While I was in Oaxaca I tried to do a watercolor every day. I didn’t quite manage that, but I was quite prolific by my standards. Kind of fun, I’m hoping to continue maybe once a week throughout the year. This isn’t every single watercolor I did — I did a few others that I’ll mix into my upcoming posts — but it gives a decent overview of my trip while I work on my more targeted posts. The first one is from the Oaxaca Ethnobotanical Garden in the center of town inside the walls of the historic cathedral complex, a fantastic garden; I’ll do a post about it soon. The second shows a booth selling clothing in the street nearby, set up in front of the side entrance to the cathedral.
Both of these views show the cathedral, Santo Domingo. On the left side of the wide angle view is the entrance to a terrific museum. It was featuring an exhibition of one of my favorite sculptors Jorge Yazpik; his work will probably get two separate posts. The agaves in front of the church were wonderfully dramatic. Gotta do agaves and palms if you’re going to watercolor in Oaxaca.
I also went to Monte Alban and Mitla, Oaxaca’s two best Zapotec archaeological sites. Beautiful stonework, I took many photos. Mitla has a Spanish church built onto the Zapotec ruins.
I did some hiking from town to town in the hills above Oaxaca City in an area known as the Pueblos Mancomunados. One section of trail in particular was spectacular, with pre-hispanic stonework to admire and bromeliads flowering in the trees. That will probably be my next post.
After some time in the highlands, I went down to the beach.
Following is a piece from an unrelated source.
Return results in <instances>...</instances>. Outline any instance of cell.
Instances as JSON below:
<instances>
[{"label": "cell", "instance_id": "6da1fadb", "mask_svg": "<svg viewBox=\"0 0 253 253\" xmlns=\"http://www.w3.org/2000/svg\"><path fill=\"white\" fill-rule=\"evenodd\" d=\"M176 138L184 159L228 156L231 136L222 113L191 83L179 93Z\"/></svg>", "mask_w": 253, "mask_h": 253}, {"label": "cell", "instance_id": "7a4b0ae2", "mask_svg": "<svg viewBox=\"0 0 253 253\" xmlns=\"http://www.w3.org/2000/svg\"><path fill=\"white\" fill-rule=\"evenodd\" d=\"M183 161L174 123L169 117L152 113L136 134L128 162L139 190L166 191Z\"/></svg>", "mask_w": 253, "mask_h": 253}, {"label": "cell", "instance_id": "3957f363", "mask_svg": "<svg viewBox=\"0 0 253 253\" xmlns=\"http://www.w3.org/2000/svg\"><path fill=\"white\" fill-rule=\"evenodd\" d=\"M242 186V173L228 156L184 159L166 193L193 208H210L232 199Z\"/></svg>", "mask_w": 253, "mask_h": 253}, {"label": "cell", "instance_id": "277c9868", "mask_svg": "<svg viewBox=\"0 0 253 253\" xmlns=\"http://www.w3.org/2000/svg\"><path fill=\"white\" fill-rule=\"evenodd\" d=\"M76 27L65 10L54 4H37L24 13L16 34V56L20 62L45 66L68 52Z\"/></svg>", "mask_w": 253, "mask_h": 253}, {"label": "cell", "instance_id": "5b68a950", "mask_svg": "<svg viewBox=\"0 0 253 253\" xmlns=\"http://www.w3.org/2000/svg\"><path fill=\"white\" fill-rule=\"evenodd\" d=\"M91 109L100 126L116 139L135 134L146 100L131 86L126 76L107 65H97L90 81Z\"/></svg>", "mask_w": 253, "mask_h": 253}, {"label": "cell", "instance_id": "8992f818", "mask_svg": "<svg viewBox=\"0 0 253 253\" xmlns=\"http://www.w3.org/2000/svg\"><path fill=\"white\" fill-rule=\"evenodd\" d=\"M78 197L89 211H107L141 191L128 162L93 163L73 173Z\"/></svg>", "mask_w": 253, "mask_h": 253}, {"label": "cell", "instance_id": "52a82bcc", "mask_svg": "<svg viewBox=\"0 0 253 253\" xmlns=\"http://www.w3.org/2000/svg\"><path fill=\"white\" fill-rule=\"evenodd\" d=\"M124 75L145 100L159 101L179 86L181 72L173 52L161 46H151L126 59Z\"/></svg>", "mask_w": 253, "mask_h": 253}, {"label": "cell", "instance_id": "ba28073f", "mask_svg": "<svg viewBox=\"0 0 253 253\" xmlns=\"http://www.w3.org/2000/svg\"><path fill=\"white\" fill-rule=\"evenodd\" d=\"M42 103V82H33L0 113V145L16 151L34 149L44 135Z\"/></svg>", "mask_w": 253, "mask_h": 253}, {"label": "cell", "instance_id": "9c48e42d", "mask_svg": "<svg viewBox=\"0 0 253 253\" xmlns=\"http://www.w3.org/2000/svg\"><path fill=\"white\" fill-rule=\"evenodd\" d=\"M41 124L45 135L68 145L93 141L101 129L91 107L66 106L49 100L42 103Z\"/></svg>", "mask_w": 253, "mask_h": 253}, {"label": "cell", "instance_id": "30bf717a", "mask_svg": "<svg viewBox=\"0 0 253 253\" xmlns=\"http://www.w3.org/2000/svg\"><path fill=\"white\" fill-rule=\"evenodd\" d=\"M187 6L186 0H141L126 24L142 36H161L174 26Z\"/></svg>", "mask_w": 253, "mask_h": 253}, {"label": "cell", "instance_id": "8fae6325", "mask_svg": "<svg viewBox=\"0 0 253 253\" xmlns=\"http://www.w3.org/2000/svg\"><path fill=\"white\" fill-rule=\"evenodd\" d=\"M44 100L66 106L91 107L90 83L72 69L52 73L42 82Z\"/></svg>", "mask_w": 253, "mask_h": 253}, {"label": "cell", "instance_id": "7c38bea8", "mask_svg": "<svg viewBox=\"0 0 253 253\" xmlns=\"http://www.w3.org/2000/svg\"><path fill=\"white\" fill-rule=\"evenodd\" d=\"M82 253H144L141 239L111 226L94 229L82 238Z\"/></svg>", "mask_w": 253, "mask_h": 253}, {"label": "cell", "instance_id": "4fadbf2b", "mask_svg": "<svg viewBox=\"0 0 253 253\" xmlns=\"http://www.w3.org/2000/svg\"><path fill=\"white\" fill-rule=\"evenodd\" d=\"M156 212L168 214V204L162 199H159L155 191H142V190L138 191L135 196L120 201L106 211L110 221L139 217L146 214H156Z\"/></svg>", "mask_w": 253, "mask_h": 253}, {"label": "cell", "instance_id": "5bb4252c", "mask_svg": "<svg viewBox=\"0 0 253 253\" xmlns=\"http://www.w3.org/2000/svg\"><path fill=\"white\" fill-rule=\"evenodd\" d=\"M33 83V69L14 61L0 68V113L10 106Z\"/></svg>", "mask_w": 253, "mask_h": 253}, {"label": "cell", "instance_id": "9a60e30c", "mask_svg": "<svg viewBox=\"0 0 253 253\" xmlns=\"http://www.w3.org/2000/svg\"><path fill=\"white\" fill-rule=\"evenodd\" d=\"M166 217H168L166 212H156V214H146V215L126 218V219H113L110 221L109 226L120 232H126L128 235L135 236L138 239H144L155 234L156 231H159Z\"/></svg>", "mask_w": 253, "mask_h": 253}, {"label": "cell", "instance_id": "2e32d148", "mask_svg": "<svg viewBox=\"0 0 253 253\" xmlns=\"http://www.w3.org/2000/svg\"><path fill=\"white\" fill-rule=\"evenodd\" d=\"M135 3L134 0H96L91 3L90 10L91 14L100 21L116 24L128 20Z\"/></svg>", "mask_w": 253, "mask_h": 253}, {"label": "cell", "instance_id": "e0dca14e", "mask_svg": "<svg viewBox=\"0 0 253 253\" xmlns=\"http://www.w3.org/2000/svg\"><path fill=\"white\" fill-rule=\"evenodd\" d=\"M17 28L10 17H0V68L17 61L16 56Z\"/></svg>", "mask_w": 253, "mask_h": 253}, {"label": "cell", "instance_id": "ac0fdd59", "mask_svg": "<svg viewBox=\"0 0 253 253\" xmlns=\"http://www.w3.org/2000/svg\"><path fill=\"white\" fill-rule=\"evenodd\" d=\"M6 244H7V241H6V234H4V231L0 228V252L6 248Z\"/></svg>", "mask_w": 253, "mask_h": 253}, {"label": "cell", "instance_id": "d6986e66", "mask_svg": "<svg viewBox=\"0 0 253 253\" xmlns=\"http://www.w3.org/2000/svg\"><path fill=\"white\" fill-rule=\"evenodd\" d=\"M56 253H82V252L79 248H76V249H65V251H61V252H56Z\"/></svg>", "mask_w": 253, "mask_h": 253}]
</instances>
The coast there is beautiful, warm and friendly and suitably tropical for a January vacation. I made this watercolor of the town laundry in Mazunte. There was a sign boasting that everything was ‘Washed with Love’; I probably should have incorporated that into the painting.
These two are from neighboring San Augustinillo. Walking along the road from Mazunte, the landscape of dusty sun-baked scrub opens onto a view of the ocean surrounded by palms, sudden technicolor like when Dorothy opened her eyes on Oz. I find that Mexico’s beautiful places are often made more impactful by the undistinguished scrubland surrounding them.
Oaxaca has a strong graphic arts tradition, which led me to make several other watercolors which are more graphic, less realistic and perspectival than what I usually do. They’re included below for anyone interested.
My hostel in Puerto Escondido was the domain of several iguanas which would periodically cruise through the open-air kitchen. Several times I heard claws on the roof and looked up expecting pigeons, only to see malevolent-looking iguanas instead. Sort of intimidating to see a scowling iguana come climbing down the stairs while you’re sitting there barefoot drinking your morning tea.
Seed pods from the Guaje tree, Leucaena leucocephala, Oaxaca’s namesake. The beans are reasonably tasty, with a garlic-y aftertaste that, as I was warned, lingered in my mouth for hours afterwards.
And this one is adapted from the Zapotec symbol widely used throughout Oaxaca. Sometimes referred to as an earth serpent, it represents a temple as well as a mountain, both of which were sacred to them. I like the way its spiral resembles the Maori’s koru symbol, but inspired by blocky masonry rather than a sinuous fern frond. My version is actually a simplified version of the Zapotec carvings and mosaics at Mitla. The stone reliefs there blew me away and continue to blow me away every time I look at my photos. I’ll post photos of them before too long.